If the observations for the next five years track the forecast that would make the decade from 2014 to 2023 the warmest run of years since records began.

Today’s figures released by the Met Office include data from a number of sources including the latest publication of provisional figures for 2018 and the publication of the latest Met Office decadal forecast to 2023.

Records for annual global average temperature extend back to 1850.

Professor Adam Scaife, Head of Long-Range Prediction at the Met Office said: “2015 was the first year that global annual average surface temperatures reached 1.0 °C above pre-industrial levels and the following three years have all remained close to this level.  The global average temperature between now and 2023 is predicted to remain high, potentially making the decade from 2014 the warmest in more than 150 years of records.”

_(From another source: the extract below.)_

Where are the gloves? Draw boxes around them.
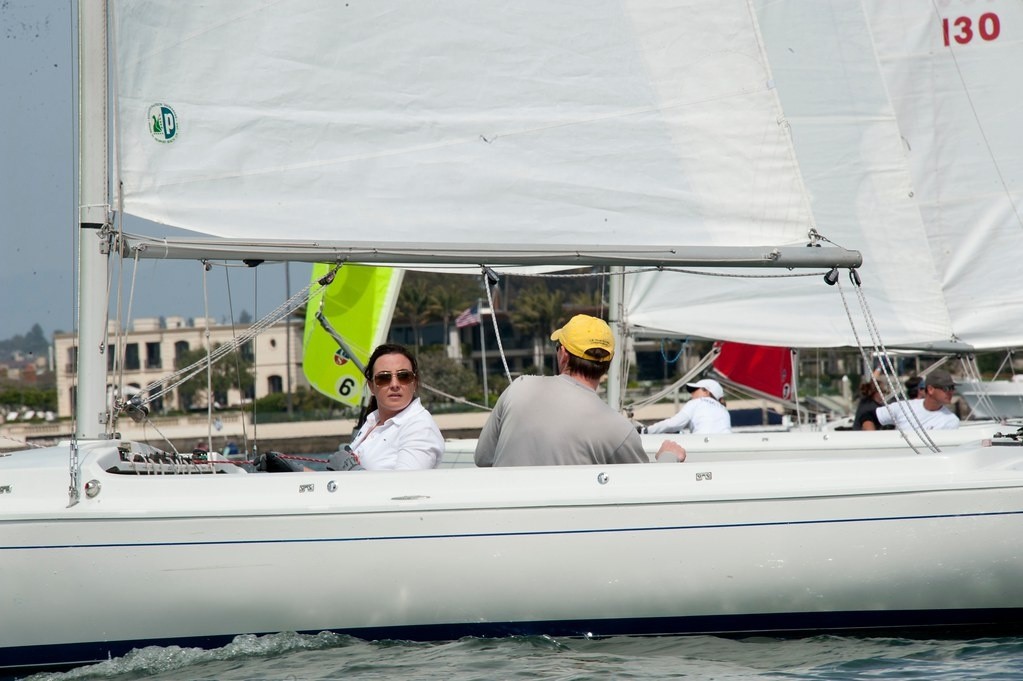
[254,451,304,472]
[325,450,365,471]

Averaged over the five-year period 2019-2023, forecast patterns suggest enhanced warming is likely over much of the globe, especially over land and at high northern latitudes, particularly the Arctic region.

The effects of climate change are not limited to surface temperature. Warming of the climate system is seen across a range of climate indicators that build a picture of global changes occurring across the land, atmosphere, oceans and ice.

The Met Office decadal forecast show that global average surface temperatures may be close to reaching 1.5 °C, but this would be a temporary exceedance rather than the climatological level of warming in the Paris 1.5 °C threshold.